Hij ging in de jaren negentig naar de Koninklijke Academie Voor Beeldende Kunsten en na een jaar de Gerrit Rietveld Academie in Amsterdam. In die periode begon Jeronimus bezig te zijn als beeldend kunstenaar: met o.a. videoproducties en exposeerde diverse keren.
Vanaf de eerste jaren van dit millennium werd steeds meer de camera zijn werktuig. Jeronimus werd in die tijd veel gevraagd om ambtenaren te fotograferen ten departemente.
Hij raakte daarbij gefascineerd door het verkennen van dit bijzondere fenomeen en de mensen daarin. Daarbij zocht hij tegelijkertijd ook naar iets tijdloos en diep menselijks in de portretten. Hij ging een samenwerking aan met beeldend kunstenaar Daan Samson. Die daagde hem uit om een meer geënsceneerde, mediale fotografie te verdiepen. Zo raakte Jeronimus gefascineerd door ‘bijzondere menselijke biotopen’
Dat zien we in zijn fotografie van de laatste jaren.
En zijn exposities:
2010: foto expositie Haags Profijtbeginsel ism Daan Samson
2011: foto expositie Art Babes tijdens Kunstbeurs Art Rotterdam
2012: foto expositie Art Babes op Kunstbeurs Vlissingen
2013: expositie Vanitas 2013 – Het nieuwe pronken (ism Samson)
En natuurlijk niet te vergeten gefotografeerde pareltjes als Prinses Maxima en LNV minister Gerda Verburg
Met zijn ‘Haagse Heren’ levert Jeronimus van zijn fascinatie weer het zoveelste bewijs. Hij koos de heren uit ‘op basis van flamboyante aanwezigheid binnen het culturele en maatschappelijk leven en met een lifestyle die je elders niet meer zo vaak ziet’.

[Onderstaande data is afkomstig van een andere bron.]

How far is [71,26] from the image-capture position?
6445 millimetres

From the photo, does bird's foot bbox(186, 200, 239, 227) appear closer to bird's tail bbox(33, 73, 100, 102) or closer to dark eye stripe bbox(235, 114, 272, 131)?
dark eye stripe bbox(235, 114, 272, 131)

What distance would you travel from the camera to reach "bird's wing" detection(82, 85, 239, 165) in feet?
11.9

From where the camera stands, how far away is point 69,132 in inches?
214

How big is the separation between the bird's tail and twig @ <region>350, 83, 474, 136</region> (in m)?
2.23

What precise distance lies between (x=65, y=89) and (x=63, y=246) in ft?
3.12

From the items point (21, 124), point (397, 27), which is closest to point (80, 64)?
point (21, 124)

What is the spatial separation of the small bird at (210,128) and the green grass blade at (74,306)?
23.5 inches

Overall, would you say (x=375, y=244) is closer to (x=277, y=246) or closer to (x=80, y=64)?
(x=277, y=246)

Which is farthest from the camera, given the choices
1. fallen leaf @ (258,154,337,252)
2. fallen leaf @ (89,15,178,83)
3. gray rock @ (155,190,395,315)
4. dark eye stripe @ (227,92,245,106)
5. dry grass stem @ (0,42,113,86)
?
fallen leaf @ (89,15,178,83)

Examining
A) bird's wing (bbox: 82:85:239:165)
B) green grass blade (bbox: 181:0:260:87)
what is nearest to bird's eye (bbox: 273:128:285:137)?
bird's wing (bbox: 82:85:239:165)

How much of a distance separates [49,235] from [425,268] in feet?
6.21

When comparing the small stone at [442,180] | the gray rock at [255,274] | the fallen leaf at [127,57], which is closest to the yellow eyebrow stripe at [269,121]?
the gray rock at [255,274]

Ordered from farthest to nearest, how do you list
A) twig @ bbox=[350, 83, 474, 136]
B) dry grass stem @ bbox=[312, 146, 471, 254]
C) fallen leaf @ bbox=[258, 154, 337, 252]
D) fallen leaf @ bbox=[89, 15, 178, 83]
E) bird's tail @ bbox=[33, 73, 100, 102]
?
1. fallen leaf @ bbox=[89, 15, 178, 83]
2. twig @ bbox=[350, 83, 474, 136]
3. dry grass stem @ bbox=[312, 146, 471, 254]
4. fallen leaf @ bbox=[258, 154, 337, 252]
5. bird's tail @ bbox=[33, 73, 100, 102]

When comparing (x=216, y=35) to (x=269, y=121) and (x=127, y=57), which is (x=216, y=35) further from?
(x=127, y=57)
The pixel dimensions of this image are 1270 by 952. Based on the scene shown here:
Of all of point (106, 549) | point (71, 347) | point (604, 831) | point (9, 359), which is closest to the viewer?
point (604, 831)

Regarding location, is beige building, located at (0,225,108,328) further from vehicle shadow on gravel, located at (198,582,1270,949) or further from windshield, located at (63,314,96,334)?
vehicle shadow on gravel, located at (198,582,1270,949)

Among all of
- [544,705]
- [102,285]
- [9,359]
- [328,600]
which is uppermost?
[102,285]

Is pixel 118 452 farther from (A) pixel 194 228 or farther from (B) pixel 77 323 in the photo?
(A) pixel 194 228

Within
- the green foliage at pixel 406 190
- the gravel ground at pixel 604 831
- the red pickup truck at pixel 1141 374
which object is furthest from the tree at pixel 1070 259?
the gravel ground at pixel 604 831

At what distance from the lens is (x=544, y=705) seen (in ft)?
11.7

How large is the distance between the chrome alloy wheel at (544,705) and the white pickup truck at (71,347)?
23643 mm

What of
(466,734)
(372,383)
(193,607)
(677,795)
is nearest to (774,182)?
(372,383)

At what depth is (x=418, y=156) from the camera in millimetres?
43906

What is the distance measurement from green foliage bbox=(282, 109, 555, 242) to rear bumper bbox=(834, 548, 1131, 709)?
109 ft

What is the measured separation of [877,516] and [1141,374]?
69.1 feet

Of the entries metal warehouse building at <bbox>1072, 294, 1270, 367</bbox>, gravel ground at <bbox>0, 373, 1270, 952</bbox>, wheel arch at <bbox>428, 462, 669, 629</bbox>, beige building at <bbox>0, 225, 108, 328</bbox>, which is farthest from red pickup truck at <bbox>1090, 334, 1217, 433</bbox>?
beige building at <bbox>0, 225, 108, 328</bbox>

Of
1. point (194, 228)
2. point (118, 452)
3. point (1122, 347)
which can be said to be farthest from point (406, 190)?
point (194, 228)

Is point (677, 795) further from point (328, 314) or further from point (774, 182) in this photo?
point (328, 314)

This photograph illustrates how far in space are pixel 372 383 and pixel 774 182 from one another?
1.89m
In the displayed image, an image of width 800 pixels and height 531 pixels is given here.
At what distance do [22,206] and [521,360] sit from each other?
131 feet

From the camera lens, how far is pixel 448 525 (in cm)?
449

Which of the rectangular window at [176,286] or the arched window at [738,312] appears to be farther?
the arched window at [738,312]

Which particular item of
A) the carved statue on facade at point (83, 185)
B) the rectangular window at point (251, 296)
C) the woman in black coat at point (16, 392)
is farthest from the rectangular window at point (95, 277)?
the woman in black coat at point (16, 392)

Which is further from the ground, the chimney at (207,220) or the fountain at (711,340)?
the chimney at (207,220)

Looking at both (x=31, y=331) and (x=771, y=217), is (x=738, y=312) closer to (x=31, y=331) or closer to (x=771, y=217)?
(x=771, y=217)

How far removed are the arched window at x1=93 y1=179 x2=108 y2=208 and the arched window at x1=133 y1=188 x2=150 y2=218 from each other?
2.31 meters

In deze portretfoto’s zien we de werkwijze van Jeronimus goed tot zijn recht komen. Hij plaatst de persoon centraal in zijn natuurlijke omgeving met zijn eigen decor in een voor de persoon min of meer karakteristieke houding of kleding. Meestal leggen ze de hand aan iets – of doen ze wat.
Loopt u de fotoportretten maar eens na: (ik loop ze af in alfabetische volgorde):
Ivo Bouwman: Haags collectionneur en al 40 jaar kunsthandelaar
Kenner van werken van Hollands en Frans oeuvre omstreeks 1900
o.a. Breitner-Jongkind en Toorop
Frans oeuvre o.a. Chagall en Monet
Op de foto hangen er een paar aan de wand
Hij draagt weliswaar geen tenue de ville – maar coltrui met jasje (‘smart casual’)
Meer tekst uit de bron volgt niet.